Durch Drohungen soll der Angeklagte die Bewohnerin gefügig gemacht haben, sagt die Staatsanwaltschaft. Etwa in dem er seine Position als Security-Mitarbeiter ausgenutzt habe, um der Frau das Kind vom Jugendamt wegnehmen zu lassen, sollte sie sich ihm widersetzen. Glauben würde ihr sowieso niemand, sollte sie von den Vergewaltigungen erzählen, soll der Angeklagte gesagt haben.

Als 2022 eine weitere Frau in die Unterkunft zog, soll der 54-Jährige auch sie unter Drohungen des Kindesentzugs zum Sex gezwungen haben. Beide Frauen habe er in diversen Räumen der Unterkunft – vor allem im Keller – vergewaltigt. Die zweite Bewohnerin zeigte den Angeklagten später wegen Vergewaltigung an. Laut Staatsanwaltschaft soll er sie mindestens fünfmal vergewaltigt haben.

Angeklagter: Verleumdungsklage und Verhaftung

Als die Vorwürfe zutage treten, wird der Angeklagte aus der Unterkunft in eine andere versetzt - ebenso wie die gesamte Belegschaft der Sicherheitsdienstmitarbeiter. Der Mann wehrt sich mit einer eigenen Anzeige wegen Verleumdung gegen die Frau. Am Ende der Ermittlungen, im Januar 2023, steht seine Festnahme. Seitdem sitzt er in Untersuchungshaft. Ende September vergangenen Jahres erfolgte die Anklageerhebung der Staatsanwaltschaft Nürnberg-Fürth.

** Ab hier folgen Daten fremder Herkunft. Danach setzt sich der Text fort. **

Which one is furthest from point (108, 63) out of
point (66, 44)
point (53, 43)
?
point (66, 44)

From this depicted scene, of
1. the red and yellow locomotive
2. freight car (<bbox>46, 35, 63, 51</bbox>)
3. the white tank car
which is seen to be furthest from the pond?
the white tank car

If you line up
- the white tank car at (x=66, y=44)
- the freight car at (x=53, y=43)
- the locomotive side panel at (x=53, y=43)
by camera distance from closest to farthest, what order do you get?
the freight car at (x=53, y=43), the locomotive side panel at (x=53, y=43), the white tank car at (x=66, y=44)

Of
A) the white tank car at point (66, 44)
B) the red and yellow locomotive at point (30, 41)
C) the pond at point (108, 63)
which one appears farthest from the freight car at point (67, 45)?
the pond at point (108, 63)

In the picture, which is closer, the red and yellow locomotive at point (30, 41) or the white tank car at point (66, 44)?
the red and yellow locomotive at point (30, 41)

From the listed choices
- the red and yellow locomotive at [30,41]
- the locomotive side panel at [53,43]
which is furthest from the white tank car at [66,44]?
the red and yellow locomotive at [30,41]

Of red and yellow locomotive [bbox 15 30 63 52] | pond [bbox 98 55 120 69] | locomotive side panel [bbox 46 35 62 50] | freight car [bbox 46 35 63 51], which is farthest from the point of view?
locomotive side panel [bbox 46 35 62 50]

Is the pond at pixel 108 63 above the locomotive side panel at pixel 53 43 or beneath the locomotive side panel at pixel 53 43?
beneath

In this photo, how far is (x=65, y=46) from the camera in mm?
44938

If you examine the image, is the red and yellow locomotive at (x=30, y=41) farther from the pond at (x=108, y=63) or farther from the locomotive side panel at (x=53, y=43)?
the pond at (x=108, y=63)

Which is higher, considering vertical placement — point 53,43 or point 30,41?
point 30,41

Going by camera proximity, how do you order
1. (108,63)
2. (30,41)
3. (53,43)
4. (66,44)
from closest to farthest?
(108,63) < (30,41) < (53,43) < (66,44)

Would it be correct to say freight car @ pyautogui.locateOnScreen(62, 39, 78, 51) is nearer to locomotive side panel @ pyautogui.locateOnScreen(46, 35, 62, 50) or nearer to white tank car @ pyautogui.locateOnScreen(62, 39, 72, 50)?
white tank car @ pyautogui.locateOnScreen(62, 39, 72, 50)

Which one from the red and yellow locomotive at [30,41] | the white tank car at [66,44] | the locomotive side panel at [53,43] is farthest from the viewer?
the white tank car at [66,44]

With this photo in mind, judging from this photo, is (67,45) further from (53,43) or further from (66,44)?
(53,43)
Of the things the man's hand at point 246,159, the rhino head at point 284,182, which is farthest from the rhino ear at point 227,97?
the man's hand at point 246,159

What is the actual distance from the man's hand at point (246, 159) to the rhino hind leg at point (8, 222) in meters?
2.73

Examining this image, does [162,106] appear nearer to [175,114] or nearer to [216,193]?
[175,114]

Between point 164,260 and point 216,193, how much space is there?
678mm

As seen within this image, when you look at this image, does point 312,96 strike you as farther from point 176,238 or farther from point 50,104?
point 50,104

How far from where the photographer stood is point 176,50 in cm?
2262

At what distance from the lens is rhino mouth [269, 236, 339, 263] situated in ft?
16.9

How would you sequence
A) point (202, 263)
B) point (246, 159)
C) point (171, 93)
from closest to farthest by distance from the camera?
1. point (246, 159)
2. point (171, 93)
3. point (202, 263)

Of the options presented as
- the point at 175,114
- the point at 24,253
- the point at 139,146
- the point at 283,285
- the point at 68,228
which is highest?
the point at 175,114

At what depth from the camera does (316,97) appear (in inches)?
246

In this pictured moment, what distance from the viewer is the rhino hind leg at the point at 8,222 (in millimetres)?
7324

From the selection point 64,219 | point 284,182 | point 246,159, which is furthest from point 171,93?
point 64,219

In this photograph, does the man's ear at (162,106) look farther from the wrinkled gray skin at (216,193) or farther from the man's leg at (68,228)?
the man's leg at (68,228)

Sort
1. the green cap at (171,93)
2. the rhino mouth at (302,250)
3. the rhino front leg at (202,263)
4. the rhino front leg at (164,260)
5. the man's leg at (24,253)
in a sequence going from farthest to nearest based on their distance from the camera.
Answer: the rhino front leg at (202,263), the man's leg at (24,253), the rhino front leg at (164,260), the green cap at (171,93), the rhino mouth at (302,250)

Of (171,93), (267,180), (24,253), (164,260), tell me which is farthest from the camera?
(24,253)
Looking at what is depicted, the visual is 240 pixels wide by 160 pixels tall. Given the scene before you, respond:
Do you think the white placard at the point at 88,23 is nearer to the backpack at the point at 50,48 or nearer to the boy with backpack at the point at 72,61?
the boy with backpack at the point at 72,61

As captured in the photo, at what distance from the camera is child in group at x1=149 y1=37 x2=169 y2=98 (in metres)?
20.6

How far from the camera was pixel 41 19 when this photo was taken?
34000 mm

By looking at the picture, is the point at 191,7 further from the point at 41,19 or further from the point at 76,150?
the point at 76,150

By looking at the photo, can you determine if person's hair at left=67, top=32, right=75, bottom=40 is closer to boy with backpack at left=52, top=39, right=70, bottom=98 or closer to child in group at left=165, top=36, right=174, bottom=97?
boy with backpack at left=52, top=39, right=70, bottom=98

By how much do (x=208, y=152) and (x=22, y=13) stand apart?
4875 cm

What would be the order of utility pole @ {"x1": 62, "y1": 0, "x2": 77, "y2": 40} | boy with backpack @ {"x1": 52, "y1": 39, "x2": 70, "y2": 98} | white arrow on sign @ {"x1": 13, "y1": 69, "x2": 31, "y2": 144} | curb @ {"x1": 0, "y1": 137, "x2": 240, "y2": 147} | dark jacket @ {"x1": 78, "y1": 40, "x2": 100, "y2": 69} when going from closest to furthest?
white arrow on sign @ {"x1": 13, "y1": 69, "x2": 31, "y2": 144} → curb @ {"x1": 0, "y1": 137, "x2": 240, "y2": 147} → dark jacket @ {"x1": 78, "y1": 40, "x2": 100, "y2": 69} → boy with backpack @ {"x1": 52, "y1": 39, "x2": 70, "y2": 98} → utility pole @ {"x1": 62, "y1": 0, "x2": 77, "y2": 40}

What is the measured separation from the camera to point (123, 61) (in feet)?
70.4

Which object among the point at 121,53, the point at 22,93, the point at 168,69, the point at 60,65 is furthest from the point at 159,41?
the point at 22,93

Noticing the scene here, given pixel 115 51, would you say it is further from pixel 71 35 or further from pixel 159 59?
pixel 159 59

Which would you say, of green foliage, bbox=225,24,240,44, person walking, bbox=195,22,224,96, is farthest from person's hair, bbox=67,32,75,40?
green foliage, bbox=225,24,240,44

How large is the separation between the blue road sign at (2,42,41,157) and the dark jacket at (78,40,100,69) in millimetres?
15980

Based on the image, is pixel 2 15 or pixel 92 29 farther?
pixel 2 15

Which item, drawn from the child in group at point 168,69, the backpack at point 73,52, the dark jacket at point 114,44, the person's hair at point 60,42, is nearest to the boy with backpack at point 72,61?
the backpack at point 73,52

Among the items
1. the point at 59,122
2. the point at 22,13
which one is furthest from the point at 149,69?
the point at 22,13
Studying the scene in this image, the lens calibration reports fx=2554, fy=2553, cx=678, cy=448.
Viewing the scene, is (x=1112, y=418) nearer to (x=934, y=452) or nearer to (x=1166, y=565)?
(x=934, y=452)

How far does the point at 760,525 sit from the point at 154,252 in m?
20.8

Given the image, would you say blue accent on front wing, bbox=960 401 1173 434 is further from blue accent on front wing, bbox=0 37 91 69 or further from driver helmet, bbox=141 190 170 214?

Verteidigung wirft Justiz schwere Fehler vor

Ende Oktober startete der Prozess gegen den Angeklagten. Der Vorwurf: Die mindestens 77-fache Vergewaltigung zweier Frauen und die sexuelle Belästigung einer dritten. So trug es die Staatsanwältin bei der Verlesung der Anklageschrift vor. Im Anschluss stellte die Verteidigung einen Antrag auf Verfahrensaussetzung. Die Verteidigung warf der Justiz schwere Verfehlungen vor. So seien unter anderem Zeugen nachträglich vernommen worden und die Vernehmungen zu spät für eine ausreichende Vorbereitung bei den Verteidigern eingegangen. Die Staatsanwältin wies die Vorwürfe der beiden Verteidiger deutlich zurück und nannte die Strategie "Verfahrensverzögerung". 

Danach wurde der Prozess unter Ausschluss der Öffentlichkeit für die Aussagen der Geschädigten fortgesetzt – zu sensibel seien die Details zu den Tathergängen, hieß es im Antrag der Nebenklage.

Kollegin belastet Angeklagten

Es folgten Prozesstage, die deutlich machten, wie schwierig die Beweisaufnahme in diesem Fall war. Da der Angeklagte die Vorwürfe nach wie vor von sich wies, stand Aussage gegen Aussage. Um sich ein Gesamtbild zur Situation vor Ort in der Unterkunft zu machen, lud das Gericht etliche ehemalige Kolleginnen und Kollegen des Angeklagten. Sie sollten Einblicke, unter anderem in die Arbeitsabläufe der Securitys geben. Die Frage, die dabei unterschwellig im Raum stand: Hatte der Angeklagte die Gelegenheit zu den Vergewaltigungen? Konnte er sich allein und ungestört in der Unterkunft bewegen?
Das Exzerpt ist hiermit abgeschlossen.